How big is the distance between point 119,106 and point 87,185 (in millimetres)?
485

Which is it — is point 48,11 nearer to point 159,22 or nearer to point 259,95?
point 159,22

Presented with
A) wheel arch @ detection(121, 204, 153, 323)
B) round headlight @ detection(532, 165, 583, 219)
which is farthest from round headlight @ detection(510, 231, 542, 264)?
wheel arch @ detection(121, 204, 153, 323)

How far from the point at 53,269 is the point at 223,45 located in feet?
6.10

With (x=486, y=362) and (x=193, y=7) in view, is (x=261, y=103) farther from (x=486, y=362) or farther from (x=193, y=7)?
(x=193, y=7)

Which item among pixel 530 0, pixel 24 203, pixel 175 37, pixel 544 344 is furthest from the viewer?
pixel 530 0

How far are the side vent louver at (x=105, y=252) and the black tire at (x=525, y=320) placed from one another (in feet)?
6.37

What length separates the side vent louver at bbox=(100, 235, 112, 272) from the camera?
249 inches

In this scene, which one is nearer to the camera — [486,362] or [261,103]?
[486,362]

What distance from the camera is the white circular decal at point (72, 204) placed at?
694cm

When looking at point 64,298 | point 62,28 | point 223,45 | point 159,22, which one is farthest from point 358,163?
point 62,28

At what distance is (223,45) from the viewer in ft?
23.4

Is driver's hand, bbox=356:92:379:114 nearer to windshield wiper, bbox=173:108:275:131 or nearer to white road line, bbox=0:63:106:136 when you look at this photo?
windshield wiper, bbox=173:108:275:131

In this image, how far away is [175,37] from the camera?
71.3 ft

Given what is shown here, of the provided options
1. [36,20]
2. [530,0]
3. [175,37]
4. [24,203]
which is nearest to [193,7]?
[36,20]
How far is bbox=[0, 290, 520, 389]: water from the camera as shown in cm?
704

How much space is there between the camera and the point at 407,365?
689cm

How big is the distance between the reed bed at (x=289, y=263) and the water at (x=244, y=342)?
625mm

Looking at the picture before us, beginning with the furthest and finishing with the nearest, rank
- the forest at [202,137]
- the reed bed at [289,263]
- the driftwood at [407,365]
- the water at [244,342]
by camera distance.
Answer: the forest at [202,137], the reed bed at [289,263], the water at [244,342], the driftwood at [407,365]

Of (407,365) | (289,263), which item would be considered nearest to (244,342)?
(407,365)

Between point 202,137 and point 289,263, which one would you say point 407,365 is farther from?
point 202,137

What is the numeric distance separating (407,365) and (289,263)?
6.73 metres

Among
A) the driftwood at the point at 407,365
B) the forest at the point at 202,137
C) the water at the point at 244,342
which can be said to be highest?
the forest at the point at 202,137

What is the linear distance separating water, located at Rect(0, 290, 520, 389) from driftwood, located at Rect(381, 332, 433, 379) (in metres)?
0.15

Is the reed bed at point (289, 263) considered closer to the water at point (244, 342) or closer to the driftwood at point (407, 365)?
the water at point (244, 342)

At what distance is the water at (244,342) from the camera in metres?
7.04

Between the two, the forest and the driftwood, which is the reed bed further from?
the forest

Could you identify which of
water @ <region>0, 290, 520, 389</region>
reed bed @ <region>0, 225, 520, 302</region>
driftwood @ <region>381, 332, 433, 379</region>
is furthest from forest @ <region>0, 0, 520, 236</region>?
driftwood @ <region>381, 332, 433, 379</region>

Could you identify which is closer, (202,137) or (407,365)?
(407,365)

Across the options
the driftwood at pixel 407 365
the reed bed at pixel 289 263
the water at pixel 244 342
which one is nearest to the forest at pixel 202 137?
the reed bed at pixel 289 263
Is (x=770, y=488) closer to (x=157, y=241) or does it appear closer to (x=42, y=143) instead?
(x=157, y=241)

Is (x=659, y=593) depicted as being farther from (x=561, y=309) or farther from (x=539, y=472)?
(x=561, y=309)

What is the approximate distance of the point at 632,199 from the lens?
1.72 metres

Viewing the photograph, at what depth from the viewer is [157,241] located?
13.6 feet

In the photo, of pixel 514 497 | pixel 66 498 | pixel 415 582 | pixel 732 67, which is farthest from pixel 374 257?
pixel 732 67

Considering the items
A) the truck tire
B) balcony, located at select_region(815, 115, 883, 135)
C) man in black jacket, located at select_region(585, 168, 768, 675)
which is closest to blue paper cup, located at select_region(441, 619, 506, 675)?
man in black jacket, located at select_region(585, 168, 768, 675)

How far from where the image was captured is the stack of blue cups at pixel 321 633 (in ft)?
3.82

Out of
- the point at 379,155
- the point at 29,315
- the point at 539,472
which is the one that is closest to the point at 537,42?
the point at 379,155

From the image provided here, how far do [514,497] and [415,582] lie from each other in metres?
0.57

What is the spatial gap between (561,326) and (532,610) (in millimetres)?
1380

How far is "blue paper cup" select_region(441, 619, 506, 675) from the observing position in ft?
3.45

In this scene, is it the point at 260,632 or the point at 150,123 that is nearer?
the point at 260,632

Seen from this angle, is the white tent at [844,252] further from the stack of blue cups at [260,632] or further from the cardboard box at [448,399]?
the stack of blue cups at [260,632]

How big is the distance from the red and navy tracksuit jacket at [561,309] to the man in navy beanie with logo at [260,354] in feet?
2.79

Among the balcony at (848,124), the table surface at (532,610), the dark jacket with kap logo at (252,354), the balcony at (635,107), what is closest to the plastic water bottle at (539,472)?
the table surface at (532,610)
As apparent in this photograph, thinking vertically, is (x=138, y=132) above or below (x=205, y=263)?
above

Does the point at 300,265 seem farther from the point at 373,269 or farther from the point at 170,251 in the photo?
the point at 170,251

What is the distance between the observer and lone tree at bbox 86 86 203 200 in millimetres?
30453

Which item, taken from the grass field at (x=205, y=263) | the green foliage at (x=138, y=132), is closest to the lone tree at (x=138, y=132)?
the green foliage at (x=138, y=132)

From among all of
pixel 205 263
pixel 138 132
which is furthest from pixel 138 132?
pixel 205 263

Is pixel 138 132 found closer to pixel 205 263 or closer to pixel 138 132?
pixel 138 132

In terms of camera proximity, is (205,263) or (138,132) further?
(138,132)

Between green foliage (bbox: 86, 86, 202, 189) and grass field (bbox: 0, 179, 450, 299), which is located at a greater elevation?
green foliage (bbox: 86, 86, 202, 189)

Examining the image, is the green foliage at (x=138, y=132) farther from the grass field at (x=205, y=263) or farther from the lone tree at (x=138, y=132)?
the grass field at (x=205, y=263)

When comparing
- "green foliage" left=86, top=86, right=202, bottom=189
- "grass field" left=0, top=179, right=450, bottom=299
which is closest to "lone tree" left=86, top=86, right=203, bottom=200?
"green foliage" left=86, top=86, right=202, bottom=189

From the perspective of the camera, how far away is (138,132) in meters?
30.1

INSTRUCTIONS FOR THE TASK = Write out all the lines again, exactly as they are.

WRITTEN SOLUTION =
How big is the distance between point 119,106 and point 87,185 (in millimetres)?
485

Which is it — is point 48,11 nearer to point 159,22 or nearer to point 259,95?
point 159,22

Presented with
A) wheel arch @ detection(121, 204, 153, 323)
B) round headlight @ detection(532, 165, 583, 219)
which is farthest from round headlight @ detection(510, 231, 542, 264)?
wheel arch @ detection(121, 204, 153, 323)

How far from the point at 53,269 is the point at 223,45 located in feet?
6.10

With (x=486, y=362) and (x=193, y=7) in view, is (x=261, y=103) farther from (x=486, y=362) or farther from (x=193, y=7)?
(x=193, y=7)

Which item among pixel 530 0, pixel 24 203, pixel 175 37, pixel 544 344 is furthest from the viewer?
pixel 530 0

How far are the side vent louver at (x=105, y=252) and the black tire at (x=525, y=320) placed from one another (in feet)?
6.37

What length separates the side vent louver at bbox=(100, 235, 112, 272) from the camera?
249 inches

In this scene, which one is nearer to the camera — [486,362] or [261,103]?
[486,362]

What distance from the camera is the white circular decal at point (72, 204) placed at?
694cm

When looking at point 64,298 | point 62,28 | point 223,45 | point 159,22, which one is farthest from point 358,163?
point 62,28

At what distance is (223,45) from the viewer in ft?
23.4

Is driver's hand, bbox=356:92:379:114 nearer to windshield wiper, bbox=173:108:275:131 or nearer to white road line, bbox=0:63:106:136 when you look at this photo?
windshield wiper, bbox=173:108:275:131

In this image, how far away is [175,37] from the camera?
71.3 ft

Given what is shown here, of the provided options
1. [36,20]
2. [530,0]
3. [175,37]
4. [24,203]
which is nearest to [193,7]?
[36,20]
How far is bbox=[0, 290, 520, 389]: water from the camera as shown in cm?
704

How much space is there between the camera and the point at 407,365?
689cm

How big is the distance between the reed bed at (x=289, y=263) and the water at (x=244, y=342)?
625mm

Looking at the picture before us, beginning with the furthest and finishing with the nearest, rank
- the forest at [202,137]
- the reed bed at [289,263]
- the driftwood at [407,365]
- the water at [244,342]
by camera distance.
Answer: the forest at [202,137], the reed bed at [289,263], the water at [244,342], the driftwood at [407,365]

Of (407,365) | (289,263), which item would be considered nearest to (244,342)?
(407,365)

Between point 202,137 and point 289,263, which one would you say point 407,365 is farther from?
point 202,137

What is the numeric distance separating (407,365) and (289,263)?
6.73 metres

Among
A) the driftwood at the point at 407,365
B) the forest at the point at 202,137
C) the water at the point at 244,342
which can be said to be highest?
the forest at the point at 202,137

What is the linear distance separating water, located at Rect(0, 290, 520, 389) from driftwood, located at Rect(381, 332, 433, 379) (in metres)?
0.15

Is the reed bed at point (289, 263) considered closer to the water at point (244, 342) or closer to the driftwood at point (407, 365)?
the water at point (244, 342)

At what distance is the water at (244,342) from the camera in metres?
7.04

Between the two, the forest and the driftwood, which is the reed bed further from?
the forest

Could you identify which of
water @ <region>0, 290, 520, 389</region>
reed bed @ <region>0, 225, 520, 302</region>
driftwood @ <region>381, 332, 433, 379</region>
is furthest from forest @ <region>0, 0, 520, 236</region>?
driftwood @ <region>381, 332, 433, 379</region>

Could you identify which is closer, (202,137) or (407,365)?
(407,365)

Across the options
the driftwood at pixel 407 365
the reed bed at pixel 289 263
the water at pixel 244 342
which one is nearest to the forest at pixel 202 137?
the reed bed at pixel 289 263
Is (x=770, y=488) closer to (x=157, y=241) or does it appear closer to (x=42, y=143) instead?
(x=157, y=241)

Is (x=659, y=593) depicted as being farther from (x=561, y=309) or farther from (x=539, y=472)?
(x=561, y=309)

What is the approximate distance of the point at 632,199 from the lens?
1.72 metres

Viewing the photograph, at what depth from the viewer is [157,241] located?
13.6 feet

In the photo, of pixel 514 497 | pixel 66 498 | pixel 415 582 | pixel 732 67, which is farthest from pixel 374 257?
pixel 732 67

Considering the items
A) the truck tire
B) balcony, located at select_region(815, 115, 883, 135)
C) man in black jacket, located at select_region(585, 168, 768, 675)
which is closest to blue paper cup, located at select_region(441, 619, 506, 675)?
man in black jacket, located at select_region(585, 168, 768, 675)

How far from where the image was captured is the stack of blue cups at pixel 321 633 (in ft)?
3.82

Out of
- the point at 379,155
- the point at 29,315
- the point at 539,472
which is the one that is closest to the point at 537,42?
the point at 379,155

From the image provided here, how far do [514,497] and [415,582] lie from each other in metres?
0.57

What is the spatial gap between (561,326) and (532,610) (in millimetres)?
1380

How far is "blue paper cup" select_region(441, 619, 506, 675) from the observing position in ft?
3.45

In this scene, is it the point at 260,632 or the point at 150,123 that is nearer?
the point at 260,632

Seen from this angle, is the white tent at [844,252] further from the stack of blue cups at [260,632] or further from the cardboard box at [448,399]?
the stack of blue cups at [260,632]

How big is the distance from the red and navy tracksuit jacket at [561,309] to the man in navy beanie with logo at [260,354] in feet?
2.79

Among the balcony at (848,124), the table surface at (532,610), the dark jacket with kap logo at (252,354), the balcony at (635,107), what is closest to the plastic water bottle at (539,472)?
the table surface at (532,610)
As apparent in this photograph, thinking vertically, is (x=138, y=132) above or below (x=205, y=263)?
above

Does the point at 300,265 seem farther from the point at 373,269 or farther from the point at 170,251 in the photo?
the point at 170,251

What is the distance between the observer and lone tree at bbox 86 86 203 200 in millimetres?
30453

Which item, taken from the grass field at (x=205, y=263) | the green foliage at (x=138, y=132), is closest to the lone tree at (x=138, y=132)?
the green foliage at (x=138, y=132)

From among all of
pixel 205 263
pixel 138 132
which is furthest from pixel 138 132?
pixel 205 263

Is pixel 138 132 found closer to pixel 205 263 or closer to pixel 138 132?
pixel 138 132

In terms of camera proximity, is (205,263) or (138,132) further?
(138,132)

Between green foliage (bbox: 86, 86, 202, 189) and grass field (bbox: 0, 179, 450, 299), which is located at a greater elevation?
green foliage (bbox: 86, 86, 202, 189)

Examining the image, is the green foliage at (x=138, y=132) farther from the grass field at (x=205, y=263) or farther from the lone tree at (x=138, y=132)?
the grass field at (x=205, y=263)

When comparing
- "green foliage" left=86, top=86, right=202, bottom=189
- "grass field" left=0, top=179, right=450, bottom=299
which is closest to "lone tree" left=86, top=86, right=203, bottom=200?
"green foliage" left=86, top=86, right=202, bottom=189

From the perspective of the camera, how far away is (138,132) in meters?
30.1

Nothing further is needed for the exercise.